Context Management 2 min read

Few-Shot Learning

Also known as: Few-Shot, In-Context Learning, k-Shot Learning

A machine learning approach where models learn to perform tasks from only a small number of examples, typically provided within the prompt or during a brief adaptation phase.

Definition

A machine learning approach where models learn to perform tasks from only a small number of examples, typically provided within the prompt or during a brief adaptation phase.

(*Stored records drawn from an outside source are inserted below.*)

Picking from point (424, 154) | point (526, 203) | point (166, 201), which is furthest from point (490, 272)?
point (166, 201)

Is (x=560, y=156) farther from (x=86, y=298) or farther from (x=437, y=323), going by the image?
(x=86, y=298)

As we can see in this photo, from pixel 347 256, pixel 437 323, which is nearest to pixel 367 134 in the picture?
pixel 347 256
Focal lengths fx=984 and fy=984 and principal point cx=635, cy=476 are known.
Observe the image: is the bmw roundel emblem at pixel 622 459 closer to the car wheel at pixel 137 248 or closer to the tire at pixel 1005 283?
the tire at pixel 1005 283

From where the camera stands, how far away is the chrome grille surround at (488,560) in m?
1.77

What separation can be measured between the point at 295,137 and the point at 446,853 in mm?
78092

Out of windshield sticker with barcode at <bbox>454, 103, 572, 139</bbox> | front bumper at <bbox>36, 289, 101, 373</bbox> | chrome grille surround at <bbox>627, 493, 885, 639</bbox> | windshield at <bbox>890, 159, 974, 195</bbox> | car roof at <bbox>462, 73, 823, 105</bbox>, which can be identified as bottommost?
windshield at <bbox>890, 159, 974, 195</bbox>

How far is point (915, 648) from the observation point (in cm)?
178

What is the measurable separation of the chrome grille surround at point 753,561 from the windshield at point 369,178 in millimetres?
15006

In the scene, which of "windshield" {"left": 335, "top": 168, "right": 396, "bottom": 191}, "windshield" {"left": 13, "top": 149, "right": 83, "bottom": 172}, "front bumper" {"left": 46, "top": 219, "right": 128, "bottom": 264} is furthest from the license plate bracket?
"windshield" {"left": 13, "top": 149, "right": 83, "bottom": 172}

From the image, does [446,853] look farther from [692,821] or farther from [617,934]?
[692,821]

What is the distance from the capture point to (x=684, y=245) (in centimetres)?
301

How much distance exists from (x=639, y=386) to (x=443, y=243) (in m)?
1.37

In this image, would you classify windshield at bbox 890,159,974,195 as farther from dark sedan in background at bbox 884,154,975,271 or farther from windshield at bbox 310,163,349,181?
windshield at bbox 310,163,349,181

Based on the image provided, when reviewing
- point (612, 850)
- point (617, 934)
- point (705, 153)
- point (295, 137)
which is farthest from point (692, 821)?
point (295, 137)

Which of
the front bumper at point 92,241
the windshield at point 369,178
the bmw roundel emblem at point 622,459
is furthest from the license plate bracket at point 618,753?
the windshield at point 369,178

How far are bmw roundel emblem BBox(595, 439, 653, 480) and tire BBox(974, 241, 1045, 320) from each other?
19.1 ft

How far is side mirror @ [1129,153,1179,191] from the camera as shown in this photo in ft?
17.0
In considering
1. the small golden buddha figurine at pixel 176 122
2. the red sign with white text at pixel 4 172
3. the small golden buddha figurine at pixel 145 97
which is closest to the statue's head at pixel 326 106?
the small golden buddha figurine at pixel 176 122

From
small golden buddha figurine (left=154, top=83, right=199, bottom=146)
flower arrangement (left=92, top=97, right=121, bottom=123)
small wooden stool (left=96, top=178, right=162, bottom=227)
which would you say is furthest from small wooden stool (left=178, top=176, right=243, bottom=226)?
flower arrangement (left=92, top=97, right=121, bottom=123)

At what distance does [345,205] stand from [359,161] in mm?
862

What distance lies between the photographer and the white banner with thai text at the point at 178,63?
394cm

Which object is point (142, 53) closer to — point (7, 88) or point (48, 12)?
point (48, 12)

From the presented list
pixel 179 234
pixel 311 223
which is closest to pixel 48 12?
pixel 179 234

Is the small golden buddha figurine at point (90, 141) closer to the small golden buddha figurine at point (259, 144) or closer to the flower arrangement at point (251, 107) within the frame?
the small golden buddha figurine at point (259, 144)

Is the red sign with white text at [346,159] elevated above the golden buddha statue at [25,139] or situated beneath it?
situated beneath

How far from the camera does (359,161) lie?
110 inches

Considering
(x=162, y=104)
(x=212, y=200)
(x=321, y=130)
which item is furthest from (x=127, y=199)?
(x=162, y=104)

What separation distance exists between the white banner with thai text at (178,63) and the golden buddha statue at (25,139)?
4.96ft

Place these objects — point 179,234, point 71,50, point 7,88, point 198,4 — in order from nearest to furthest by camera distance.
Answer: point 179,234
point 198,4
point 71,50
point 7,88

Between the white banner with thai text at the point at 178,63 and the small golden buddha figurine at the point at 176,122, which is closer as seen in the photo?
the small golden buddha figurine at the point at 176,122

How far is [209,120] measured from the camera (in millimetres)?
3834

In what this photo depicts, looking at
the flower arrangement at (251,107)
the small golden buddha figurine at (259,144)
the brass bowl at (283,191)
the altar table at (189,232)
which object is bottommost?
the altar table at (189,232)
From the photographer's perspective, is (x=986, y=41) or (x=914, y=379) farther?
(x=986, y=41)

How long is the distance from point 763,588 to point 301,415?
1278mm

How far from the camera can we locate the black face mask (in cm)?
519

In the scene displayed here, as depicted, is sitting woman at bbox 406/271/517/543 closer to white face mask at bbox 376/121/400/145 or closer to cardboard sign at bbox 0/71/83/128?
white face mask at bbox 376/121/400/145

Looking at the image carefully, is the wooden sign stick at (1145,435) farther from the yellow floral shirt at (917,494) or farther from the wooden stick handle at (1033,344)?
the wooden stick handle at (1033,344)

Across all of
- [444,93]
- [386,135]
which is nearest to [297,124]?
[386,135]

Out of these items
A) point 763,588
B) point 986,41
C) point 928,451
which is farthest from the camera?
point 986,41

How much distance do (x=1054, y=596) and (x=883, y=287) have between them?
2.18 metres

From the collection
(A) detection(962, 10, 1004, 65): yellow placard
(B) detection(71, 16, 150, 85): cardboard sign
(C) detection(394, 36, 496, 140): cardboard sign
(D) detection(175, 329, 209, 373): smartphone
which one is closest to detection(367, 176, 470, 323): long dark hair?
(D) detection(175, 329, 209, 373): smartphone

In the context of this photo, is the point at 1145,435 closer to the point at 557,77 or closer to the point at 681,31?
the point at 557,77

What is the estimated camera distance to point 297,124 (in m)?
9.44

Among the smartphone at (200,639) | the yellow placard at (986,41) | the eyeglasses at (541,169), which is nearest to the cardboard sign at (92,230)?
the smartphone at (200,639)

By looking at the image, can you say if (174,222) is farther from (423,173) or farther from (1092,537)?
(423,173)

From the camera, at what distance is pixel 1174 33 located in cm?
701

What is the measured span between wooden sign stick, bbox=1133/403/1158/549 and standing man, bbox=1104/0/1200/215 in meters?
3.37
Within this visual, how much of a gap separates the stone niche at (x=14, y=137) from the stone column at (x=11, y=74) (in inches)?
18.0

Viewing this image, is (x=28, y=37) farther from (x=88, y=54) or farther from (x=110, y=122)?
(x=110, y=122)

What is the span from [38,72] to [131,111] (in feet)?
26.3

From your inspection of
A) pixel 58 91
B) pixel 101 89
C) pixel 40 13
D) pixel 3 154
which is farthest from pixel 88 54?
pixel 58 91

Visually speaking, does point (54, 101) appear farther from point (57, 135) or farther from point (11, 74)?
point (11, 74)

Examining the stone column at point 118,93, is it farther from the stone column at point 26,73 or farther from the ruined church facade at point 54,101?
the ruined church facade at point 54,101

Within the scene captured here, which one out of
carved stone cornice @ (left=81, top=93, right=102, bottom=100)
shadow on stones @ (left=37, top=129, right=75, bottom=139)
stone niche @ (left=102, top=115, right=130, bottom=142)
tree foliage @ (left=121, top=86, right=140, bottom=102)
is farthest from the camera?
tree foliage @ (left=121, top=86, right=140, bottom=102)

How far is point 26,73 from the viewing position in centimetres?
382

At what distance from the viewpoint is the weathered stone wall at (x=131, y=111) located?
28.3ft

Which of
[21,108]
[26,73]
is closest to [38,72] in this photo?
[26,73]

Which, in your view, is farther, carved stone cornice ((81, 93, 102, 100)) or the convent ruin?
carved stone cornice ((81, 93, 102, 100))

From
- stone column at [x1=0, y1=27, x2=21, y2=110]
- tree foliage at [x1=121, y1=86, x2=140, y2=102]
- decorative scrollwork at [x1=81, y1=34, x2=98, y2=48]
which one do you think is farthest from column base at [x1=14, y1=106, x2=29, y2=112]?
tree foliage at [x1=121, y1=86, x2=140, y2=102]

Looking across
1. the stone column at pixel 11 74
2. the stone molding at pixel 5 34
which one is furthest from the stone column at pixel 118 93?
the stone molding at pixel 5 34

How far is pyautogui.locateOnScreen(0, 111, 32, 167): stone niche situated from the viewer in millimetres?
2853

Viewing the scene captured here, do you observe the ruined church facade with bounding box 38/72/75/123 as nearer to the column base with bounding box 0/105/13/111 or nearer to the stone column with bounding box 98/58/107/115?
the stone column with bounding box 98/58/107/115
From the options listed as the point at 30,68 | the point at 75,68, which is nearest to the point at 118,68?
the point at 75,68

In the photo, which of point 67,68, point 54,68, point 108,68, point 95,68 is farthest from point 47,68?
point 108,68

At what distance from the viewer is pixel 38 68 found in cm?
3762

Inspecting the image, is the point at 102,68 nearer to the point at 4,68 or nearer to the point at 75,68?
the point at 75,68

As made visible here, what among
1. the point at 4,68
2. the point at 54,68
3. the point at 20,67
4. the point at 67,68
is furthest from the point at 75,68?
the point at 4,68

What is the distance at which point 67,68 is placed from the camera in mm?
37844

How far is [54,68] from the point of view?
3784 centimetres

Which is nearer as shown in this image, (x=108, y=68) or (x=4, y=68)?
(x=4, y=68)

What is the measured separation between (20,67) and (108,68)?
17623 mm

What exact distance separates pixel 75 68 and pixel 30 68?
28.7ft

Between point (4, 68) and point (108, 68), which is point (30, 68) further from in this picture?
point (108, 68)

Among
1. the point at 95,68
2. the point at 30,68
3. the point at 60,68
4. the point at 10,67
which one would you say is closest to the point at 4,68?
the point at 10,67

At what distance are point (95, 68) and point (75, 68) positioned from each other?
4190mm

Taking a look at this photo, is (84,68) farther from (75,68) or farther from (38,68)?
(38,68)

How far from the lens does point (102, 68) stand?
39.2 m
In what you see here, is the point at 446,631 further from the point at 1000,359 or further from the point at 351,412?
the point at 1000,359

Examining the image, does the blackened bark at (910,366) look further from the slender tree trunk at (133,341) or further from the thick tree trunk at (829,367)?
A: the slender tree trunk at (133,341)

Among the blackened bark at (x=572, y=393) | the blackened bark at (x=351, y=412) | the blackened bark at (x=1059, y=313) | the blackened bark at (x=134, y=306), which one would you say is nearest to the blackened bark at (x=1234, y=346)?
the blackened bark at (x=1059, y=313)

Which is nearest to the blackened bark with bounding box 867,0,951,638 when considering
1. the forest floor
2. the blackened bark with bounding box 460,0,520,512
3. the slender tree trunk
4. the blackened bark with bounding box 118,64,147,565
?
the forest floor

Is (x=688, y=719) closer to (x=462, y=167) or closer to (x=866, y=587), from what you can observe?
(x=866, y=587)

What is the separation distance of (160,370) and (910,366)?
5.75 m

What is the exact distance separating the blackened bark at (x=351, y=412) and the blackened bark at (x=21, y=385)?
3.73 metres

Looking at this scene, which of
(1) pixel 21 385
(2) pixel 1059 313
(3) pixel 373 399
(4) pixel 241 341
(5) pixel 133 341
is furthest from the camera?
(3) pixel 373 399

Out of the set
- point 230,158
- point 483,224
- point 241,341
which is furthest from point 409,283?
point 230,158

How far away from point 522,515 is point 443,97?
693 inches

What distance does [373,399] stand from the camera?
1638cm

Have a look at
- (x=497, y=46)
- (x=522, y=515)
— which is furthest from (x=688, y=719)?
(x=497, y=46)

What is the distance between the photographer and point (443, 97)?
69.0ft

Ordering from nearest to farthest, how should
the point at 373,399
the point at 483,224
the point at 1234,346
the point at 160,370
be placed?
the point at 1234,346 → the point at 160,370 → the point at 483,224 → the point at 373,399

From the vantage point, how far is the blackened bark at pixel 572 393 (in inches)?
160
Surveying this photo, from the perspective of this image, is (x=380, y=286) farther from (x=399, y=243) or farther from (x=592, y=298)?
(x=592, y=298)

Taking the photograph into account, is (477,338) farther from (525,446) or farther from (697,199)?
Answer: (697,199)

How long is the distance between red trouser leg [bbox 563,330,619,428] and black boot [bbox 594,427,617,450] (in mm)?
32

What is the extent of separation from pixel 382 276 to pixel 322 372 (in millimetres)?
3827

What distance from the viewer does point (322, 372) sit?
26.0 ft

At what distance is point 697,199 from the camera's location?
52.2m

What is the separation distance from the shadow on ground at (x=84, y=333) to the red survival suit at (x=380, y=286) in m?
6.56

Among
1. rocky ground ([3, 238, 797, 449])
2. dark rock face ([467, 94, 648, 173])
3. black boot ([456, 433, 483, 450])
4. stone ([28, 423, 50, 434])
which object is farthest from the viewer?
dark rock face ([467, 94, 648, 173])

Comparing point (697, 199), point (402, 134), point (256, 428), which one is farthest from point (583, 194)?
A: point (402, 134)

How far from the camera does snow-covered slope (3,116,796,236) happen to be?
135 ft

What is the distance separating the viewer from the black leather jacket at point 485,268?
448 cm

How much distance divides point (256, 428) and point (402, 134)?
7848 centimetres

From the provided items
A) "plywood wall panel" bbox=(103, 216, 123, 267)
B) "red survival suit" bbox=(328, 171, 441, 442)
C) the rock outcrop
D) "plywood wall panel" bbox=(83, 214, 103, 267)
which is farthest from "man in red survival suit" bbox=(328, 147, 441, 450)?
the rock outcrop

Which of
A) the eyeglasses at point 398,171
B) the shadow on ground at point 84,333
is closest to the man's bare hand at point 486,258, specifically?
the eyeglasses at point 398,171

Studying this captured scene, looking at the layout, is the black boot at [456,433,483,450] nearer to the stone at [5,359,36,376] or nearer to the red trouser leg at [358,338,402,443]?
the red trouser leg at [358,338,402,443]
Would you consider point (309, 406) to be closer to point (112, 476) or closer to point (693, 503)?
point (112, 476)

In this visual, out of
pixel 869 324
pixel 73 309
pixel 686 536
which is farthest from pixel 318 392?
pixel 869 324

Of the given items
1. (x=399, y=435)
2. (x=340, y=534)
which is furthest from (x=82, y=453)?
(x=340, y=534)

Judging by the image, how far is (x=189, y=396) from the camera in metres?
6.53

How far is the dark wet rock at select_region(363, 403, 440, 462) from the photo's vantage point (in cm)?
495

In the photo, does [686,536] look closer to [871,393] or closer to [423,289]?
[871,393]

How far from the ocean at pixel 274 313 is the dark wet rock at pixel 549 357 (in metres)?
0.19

Context Management 2 min read F

Overview

Few-shot learning enables AI models to adapt to new tasks using only a handful of examples, rather than requiring thousands or millions of labeled training samples. In the context of large language models, few-shot learning typically means providing a small number of input-output examples directly in the prompt to demonstrate the desired task pattern.

Variants

Zero-Shot

The model performs a task with no examples — only a natural language description of what's needed. This works because LLMs have learned general task-solving patterns during pre-training.

One-Shot

A single example is provided to demonstrate the desired behavior. Even one example can dramatically improve performance on structured output tasks.

Few-Shot (k-Shot)

Multiple examples (typically 2-10) are provided. More examples generally improve performance but consume more of the context window.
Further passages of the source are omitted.